Put every line of the data below into a numbered list, skipping the blank lines. Leave the pictures out of your answer.

---------- Data listing

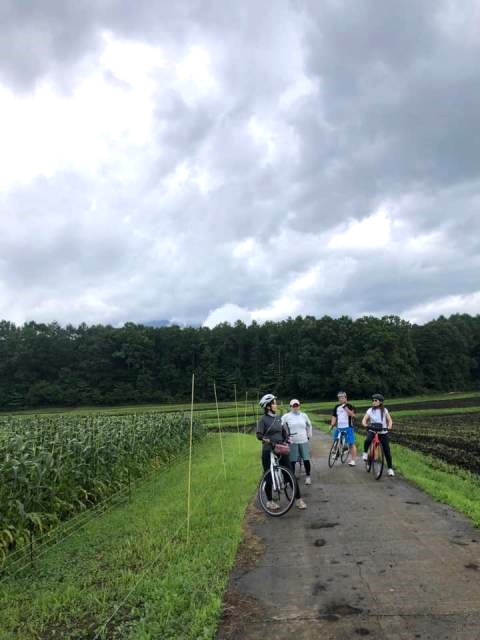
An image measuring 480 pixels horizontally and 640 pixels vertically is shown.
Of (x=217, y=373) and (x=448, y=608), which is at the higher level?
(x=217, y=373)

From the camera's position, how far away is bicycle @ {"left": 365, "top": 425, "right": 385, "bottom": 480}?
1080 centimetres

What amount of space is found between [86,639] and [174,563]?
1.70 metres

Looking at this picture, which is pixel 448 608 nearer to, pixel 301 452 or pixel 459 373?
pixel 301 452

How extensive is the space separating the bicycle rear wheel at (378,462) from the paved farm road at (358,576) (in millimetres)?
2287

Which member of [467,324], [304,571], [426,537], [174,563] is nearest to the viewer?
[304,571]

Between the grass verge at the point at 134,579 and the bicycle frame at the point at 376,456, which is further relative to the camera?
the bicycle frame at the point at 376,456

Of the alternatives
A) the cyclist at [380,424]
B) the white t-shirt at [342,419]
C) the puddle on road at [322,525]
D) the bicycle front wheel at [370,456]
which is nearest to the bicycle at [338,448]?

--------------------

Solution:
1. An image measuring 480 pixels horizontally and 640 pixels vertically is shown.
2. Of (x=217, y=373) and (x=448, y=608), which is at the higher level?
3. (x=217, y=373)
4. From the camera's position, how far away is bicycle @ {"left": 365, "top": 425, "right": 385, "bottom": 480}?
5. 1080 centimetres
6. What amount of space is found between [86,639] and [174,563]?
7. 1.70 metres
8. Looking at this picture, which is pixel 448 608 nearer to, pixel 301 452 or pixel 459 373?
9. pixel 301 452
10. How extensive is the space separating the bicycle rear wheel at (378,462) from the paved farm road at (358,576) (in millimetres)?
11. 2287
12. Which member of [467,324], [304,571], [426,537], [174,563] is nearest to the viewer?
13. [304,571]
14. Between the grass verge at the point at 134,579 and the bicycle frame at the point at 376,456, which is further relative to the camera?
15. the bicycle frame at the point at 376,456
16. Of the alternatives
17. A) the cyclist at [380,424]
18. B) the white t-shirt at [342,419]
19. C) the puddle on road at [322,525]
20. D) the bicycle front wheel at [370,456]
21. which is nearest to the bicycle at [338,448]?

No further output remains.